■ PROVIDED PASSAGE ■

The single quotes in the above script are escaped ('\'') so it can be used in a curl command.

The document score is calculated by performing a weighted arithmetic mean over the similarity scores of each field. If a query field is missing from an indexed record, then that field is ignored and its weight evenly distributed across the other fields.

5.2 Supported Field Types

The 'doc_score' function has default support for rni_name, rni_date, and many of the Elasticsearch core field types. All default similarity scores are between 0.0 and 1.0.

Field Type(s)	Default Similarity Function	Example(s)
rni_name	name_score (refer to RNI pairwise match score)	'John David Smith' vs 'Jon D Smith' = 0.88
rni_date, date	date_score (refer to RNI pairwise date score)	'2010-11-4' vs '2010-5-11' = 0.92
keyword, text, string	Normalized edit distance	'37 Congress St.' vs '35 Congres St.' = 0.875
integer, long, short, double, float	Normalized difference (eg.percentage)	'65' vs '59' = 0.908
boolean	Equality	'true' vs 'true' = 1.0, 'true' vs 'false' = 0.0
geo_point	Log function over Haversine distance	'[lat=42.361145, lon=-71.057083]' vs '[lat=42.3736, lon=-71.1097]' = 0.83

6. User Configurable Features

There are many ways to configure RNI to better fit your use case and data.

6.1 Stop Patterns and Stopword Prefixes

Stop patterns and stopword prefixes strip matching names elements during indexing and queries. The stripping of prefixes (string literals) can be performed more quickly than the application of stop patterns (regular expressions), so you can rely on stopword prefixes for the efficient removal of prefixes, such as titles, that you do not want to include in name matching.

For each name, RNI first performs character-level normalization, stripping punctuation, with the exception of periods, commas, and hyphens; whitespace is reduced to single spaces; and characters are lowercased. Then RNI cycles its way through the stop patterns then the stopwords, removing during each cycle the patterns and stopwords that strip nothing, until the list of stop patterns and stopwords is empty.

Stop Pattern. A stop pattern is a regular expression that excludes matching name elements during indexing and queries. You can use any regular expression supported by the Java 1.8 java.util.regex.Pattern; see the Javadoc for detailed documentation.

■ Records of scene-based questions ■
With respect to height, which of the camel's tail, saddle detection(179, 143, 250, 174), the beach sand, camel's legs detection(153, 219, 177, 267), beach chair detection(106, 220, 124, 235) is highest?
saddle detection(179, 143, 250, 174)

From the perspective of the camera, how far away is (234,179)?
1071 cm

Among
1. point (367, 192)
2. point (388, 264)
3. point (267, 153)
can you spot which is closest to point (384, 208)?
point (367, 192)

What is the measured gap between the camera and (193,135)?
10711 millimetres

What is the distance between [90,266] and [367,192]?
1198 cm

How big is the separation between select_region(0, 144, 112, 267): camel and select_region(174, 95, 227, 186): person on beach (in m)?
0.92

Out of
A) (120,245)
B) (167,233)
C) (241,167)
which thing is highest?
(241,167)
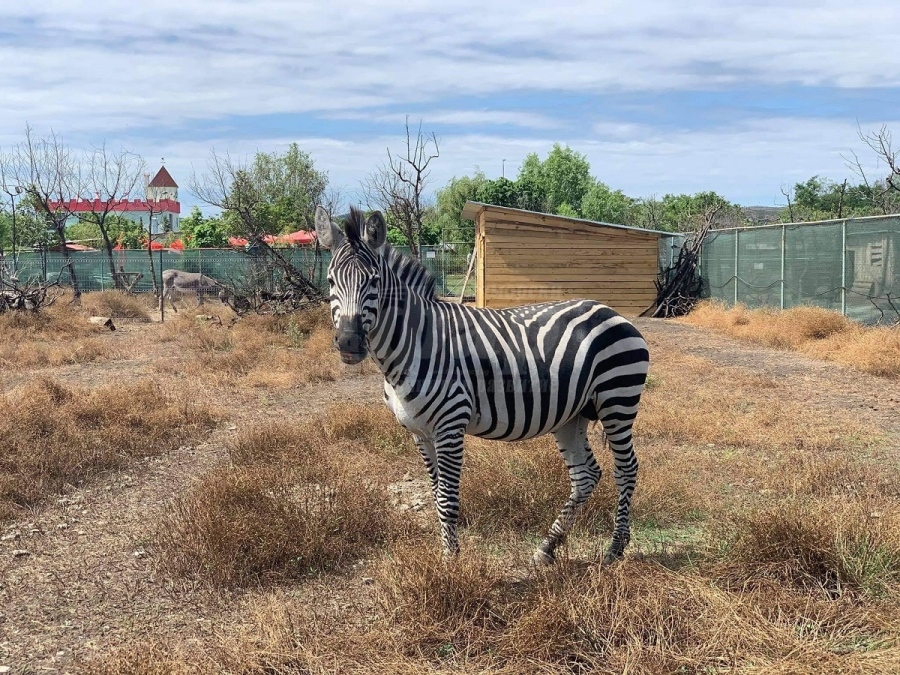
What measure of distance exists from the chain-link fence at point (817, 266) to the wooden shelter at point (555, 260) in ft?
7.78

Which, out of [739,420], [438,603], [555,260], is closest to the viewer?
[438,603]

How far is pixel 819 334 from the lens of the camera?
44.7 ft

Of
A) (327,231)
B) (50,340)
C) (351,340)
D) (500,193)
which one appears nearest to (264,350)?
(50,340)

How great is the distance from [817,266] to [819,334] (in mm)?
3255

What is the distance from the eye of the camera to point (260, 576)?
449cm

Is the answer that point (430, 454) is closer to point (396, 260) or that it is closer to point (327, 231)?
point (396, 260)

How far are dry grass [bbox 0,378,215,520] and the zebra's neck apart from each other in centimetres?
326

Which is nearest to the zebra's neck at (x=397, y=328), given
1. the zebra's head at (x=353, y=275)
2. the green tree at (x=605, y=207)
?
the zebra's head at (x=353, y=275)

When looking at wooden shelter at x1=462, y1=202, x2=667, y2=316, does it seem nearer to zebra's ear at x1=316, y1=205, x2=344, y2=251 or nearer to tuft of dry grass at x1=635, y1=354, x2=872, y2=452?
tuft of dry grass at x1=635, y1=354, x2=872, y2=452

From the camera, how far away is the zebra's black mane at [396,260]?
13.9 ft

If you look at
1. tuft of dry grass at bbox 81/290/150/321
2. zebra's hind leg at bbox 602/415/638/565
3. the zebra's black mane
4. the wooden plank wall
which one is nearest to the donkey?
tuft of dry grass at bbox 81/290/150/321

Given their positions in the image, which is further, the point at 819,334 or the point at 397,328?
the point at 819,334

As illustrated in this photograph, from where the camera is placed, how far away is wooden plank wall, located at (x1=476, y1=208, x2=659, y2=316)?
70.9 ft

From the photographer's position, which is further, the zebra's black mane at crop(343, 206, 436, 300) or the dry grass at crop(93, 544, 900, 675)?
the zebra's black mane at crop(343, 206, 436, 300)
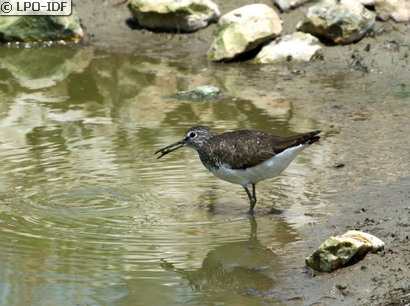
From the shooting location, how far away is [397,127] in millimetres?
11766

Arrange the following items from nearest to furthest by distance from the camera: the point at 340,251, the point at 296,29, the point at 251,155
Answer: the point at 340,251
the point at 251,155
the point at 296,29

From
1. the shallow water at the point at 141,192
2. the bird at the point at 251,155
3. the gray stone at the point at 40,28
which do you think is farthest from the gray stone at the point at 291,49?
the bird at the point at 251,155

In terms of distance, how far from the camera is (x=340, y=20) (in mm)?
14703

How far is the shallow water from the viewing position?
7504 mm

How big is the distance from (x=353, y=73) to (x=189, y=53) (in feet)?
10.1

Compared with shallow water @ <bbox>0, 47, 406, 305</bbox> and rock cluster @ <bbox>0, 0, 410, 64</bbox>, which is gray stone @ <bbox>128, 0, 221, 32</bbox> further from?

■ TASK REQUIREMENTS ■
a – Answer these questions using the RNI documentation text:
(i) If a query field is missing from an indexed record, what happens to that field and its weight?
(ii) What default similarity function is used for the boolean field type?
(iii) Which punctuation marks does character-level normalization leave in place?
b – Set down the passage of the RNI documentation text word for word, starting at "6. User Configurable" and ending at "in name matching.".
c – Take the RNI documentation text further, picking up right after its final sentence.

■ FINAL ANSWERS ■
a –
(i) The field is ignored, and its weight is evenly distributed across the other fields.
(ii) Equality.
(iii) Periods, commas, and hyphens.

b –
6. User Configurable Features

There are many ways to configure RNI to better fit your use case and data.

6.1 Stop Patterns and Stopword Prefixes

Stop patterns and stopword prefixes strip matching names elements during indexing and queries. The stripping of prefixes (string literals) can be performed more quickly than the application of stop patterns (regular expressions), so you can rely on stopword prefixes for the efficient removal of prefixes, such as titles, that you do not want to include in name matching.

c –
Stop patterns for a given language are specified in a UTF-8 file with the ISO639 three-letter language code in the filename:

stopregexes_LANG[_TYPE].txt¹¹

where LANG is a three-letter language code. Each row in the file, with the exception of rows that begin with #,¹² is a regular expression. Leading and trailing whitespace is removed from regex lines, so use \s at beginning and end where needed.

Elements in the names to be processed that match any of these regular expressions are removed. Longer stop patterns are applied before shorter stop patterns, so the presence of a shorter stop pattern does not prevent the stripping of a longer pattern that includes the shorter pattern. For example, the brigadier[- ]general stop pattern is applied where applicable when general is also a stop pattern.

The SDK includes files with stop patterns for names in English (generic and ORGANIZATION), Japanese (PERSON), Spanish (generic), and Chinese (PERSON). These files are in bt_root/rlpnc/ data/rnm/ref/override. The generic (non-entity-specific) English file is stopregexes_eng.txt. For example, the entries

^fnu\d
^lnu\d

indicate that the common indicators for first-name-unknown and last-name-unknown followed by nothing are to be removed.

You can also specify which field the regex is to be applied to when processing a fielded name. Simply add Tab n, where n is the field number. To seardh multiple fields, include an entry for each field, as illustrated below. When processing a name wihout fields, the field parameter is ignored. For example,

^lnu\d 2
^lnu\d 3

indicates that the regex is to applied to fields 2 and 3 in fielded names.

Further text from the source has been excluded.